Projection domain decomposition denoising algorithm based on low rank and similarity-based regularization

J Xray Sci Technol. 2024 Apr 13. doi: 10.3233/XST-230248. Online ahead of print.

Abstract

Background: Projection Domain Decomposition (PDD) is a dual energy reconstruction method which implements the decomposition process before image reconstruction. The advantage of PDD is that it can alleviate beam hardening artifacts and metal artifacts effectively as energy spectra estimation is considered in PDD. However, noise amplification occurs during the decomposition process, which significantly impacts the accuracy of effective atomic number and electron density. Therefore, effective noise reduction techniques are required in PDD.

Objective: This study aims to develop a new algorithm capable of minimizing noise while simultaneously preserving edges and fine details.

Methods: In this study, a denoising algorithm based on low rank and similarity-based regularization (LRSBR) is presented. This algorithm incorporates the low-rank characteristic of tensors into similarity-based regularization (SBR) framework. This method effectively addresses the issue of instability in edge pixels within the SBR algorithm and enhances the structural consistency of dual-energy images.
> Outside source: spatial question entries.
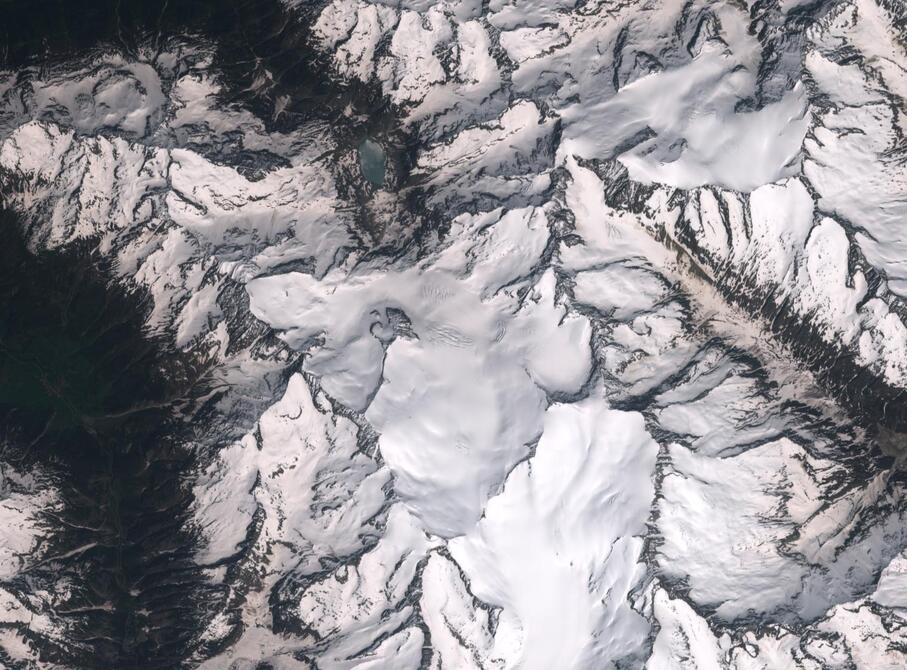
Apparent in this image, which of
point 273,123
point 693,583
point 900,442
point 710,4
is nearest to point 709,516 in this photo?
point 693,583

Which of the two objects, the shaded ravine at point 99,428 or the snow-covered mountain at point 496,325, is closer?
the snow-covered mountain at point 496,325

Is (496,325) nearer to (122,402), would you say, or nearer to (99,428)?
(122,402)

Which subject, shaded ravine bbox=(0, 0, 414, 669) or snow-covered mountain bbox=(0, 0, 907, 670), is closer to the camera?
snow-covered mountain bbox=(0, 0, 907, 670)

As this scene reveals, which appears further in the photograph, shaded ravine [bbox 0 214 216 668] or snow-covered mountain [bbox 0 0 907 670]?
shaded ravine [bbox 0 214 216 668]

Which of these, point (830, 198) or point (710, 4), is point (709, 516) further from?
point (710, 4)

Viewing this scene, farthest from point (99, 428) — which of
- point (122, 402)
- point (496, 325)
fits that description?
point (496, 325)

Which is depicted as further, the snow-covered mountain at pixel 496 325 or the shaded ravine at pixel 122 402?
the shaded ravine at pixel 122 402

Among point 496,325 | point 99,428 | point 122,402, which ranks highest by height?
point 496,325

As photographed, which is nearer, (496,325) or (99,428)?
(496,325)
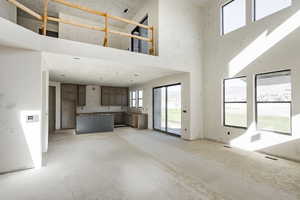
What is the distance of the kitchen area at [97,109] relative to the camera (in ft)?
22.7

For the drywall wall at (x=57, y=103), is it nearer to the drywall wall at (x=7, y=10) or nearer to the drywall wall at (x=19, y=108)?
the drywall wall at (x=7, y=10)

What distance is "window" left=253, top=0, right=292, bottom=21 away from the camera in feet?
12.0

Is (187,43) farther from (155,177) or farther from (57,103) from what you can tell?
(57,103)

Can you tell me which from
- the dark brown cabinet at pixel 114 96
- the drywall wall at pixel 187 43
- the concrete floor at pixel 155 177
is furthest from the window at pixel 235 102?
the dark brown cabinet at pixel 114 96

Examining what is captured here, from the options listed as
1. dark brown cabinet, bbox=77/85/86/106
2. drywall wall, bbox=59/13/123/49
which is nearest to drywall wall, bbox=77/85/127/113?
dark brown cabinet, bbox=77/85/86/106

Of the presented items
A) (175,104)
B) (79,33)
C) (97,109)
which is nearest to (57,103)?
(97,109)

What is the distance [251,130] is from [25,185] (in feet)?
17.2

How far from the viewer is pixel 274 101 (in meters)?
3.77

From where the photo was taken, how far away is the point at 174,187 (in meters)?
2.34

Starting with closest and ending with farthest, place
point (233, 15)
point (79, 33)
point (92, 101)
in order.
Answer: point (233, 15) < point (79, 33) < point (92, 101)

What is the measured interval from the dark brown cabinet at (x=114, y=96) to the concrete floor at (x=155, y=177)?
519 centimetres

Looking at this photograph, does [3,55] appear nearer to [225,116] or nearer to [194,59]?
[194,59]

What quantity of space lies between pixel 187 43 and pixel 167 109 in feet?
9.21

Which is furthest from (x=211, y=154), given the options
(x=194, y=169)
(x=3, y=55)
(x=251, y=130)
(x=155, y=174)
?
(x=3, y=55)
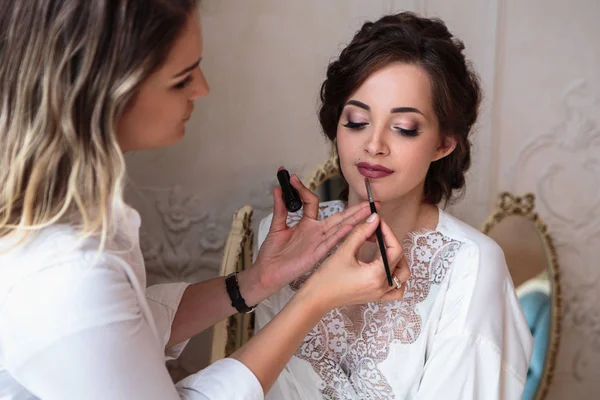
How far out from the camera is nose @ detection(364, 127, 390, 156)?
124 centimetres

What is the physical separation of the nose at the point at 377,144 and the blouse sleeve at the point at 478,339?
27 cm

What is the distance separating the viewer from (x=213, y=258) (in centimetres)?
186

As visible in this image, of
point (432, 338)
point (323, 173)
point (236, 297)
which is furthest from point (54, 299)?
point (323, 173)

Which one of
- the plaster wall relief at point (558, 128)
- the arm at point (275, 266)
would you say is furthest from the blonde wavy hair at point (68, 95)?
the plaster wall relief at point (558, 128)

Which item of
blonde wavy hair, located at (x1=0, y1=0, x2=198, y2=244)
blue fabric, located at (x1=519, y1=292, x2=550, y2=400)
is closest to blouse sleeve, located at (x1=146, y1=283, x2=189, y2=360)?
blonde wavy hair, located at (x1=0, y1=0, x2=198, y2=244)

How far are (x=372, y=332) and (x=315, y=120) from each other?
0.65 m

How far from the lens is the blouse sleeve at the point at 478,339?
1.25 metres

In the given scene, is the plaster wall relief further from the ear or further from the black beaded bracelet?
the black beaded bracelet

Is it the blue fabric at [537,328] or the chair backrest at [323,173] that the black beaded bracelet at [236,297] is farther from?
the blue fabric at [537,328]

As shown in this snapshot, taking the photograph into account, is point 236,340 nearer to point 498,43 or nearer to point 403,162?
point 403,162

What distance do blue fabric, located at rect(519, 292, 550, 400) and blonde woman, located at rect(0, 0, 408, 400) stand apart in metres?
1.27

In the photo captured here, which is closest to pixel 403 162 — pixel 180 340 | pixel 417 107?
pixel 417 107

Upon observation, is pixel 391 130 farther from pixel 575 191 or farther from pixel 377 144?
pixel 575 191

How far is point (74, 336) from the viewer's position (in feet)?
2.59
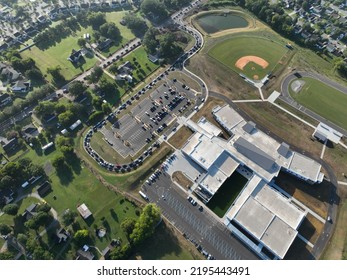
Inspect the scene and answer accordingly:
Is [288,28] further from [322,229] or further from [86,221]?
[86,221]

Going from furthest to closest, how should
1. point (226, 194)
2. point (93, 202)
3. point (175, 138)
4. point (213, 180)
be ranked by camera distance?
point (175, 138) → point (93, 202) → point (226, 194) → point (213, 180)

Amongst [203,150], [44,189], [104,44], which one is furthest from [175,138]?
[104,44]

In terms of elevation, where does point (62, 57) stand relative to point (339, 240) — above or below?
below

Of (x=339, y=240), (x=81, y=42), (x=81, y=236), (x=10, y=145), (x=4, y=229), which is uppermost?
(x=81, y=42)

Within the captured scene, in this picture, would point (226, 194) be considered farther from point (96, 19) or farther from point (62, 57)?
point (96, 19)

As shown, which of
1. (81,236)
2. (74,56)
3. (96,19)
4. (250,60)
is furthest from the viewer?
(96,19)

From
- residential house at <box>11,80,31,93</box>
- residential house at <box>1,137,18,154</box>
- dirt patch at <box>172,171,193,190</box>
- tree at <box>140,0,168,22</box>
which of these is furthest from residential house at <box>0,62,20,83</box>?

Results: A series of simulation and practical experiments were conducted on a dual-layer dual-energy CT system. Experiments demonstrate that the proposed method outperforms exiting noise removal methods in Peak Signal-to-noise Ratio (PSNR), Root Mean Square Error (RMSE), and Structural Similarity (SSIM). Meanwhile, there has been a notable enhancement in the visual quality of CT images.

Conclusions: The proposed algorithm has a significantly improved noise reduction compared to other competing approach in dual-energy CT. Meanwhile, the LRSBR method exhibits outstanding performance in preserving edges and fine structures, making it practical for PDD applications.

Keywords: Dual-energy computed tomography; Low rank; projection domain decomposition; similarity-based regularization.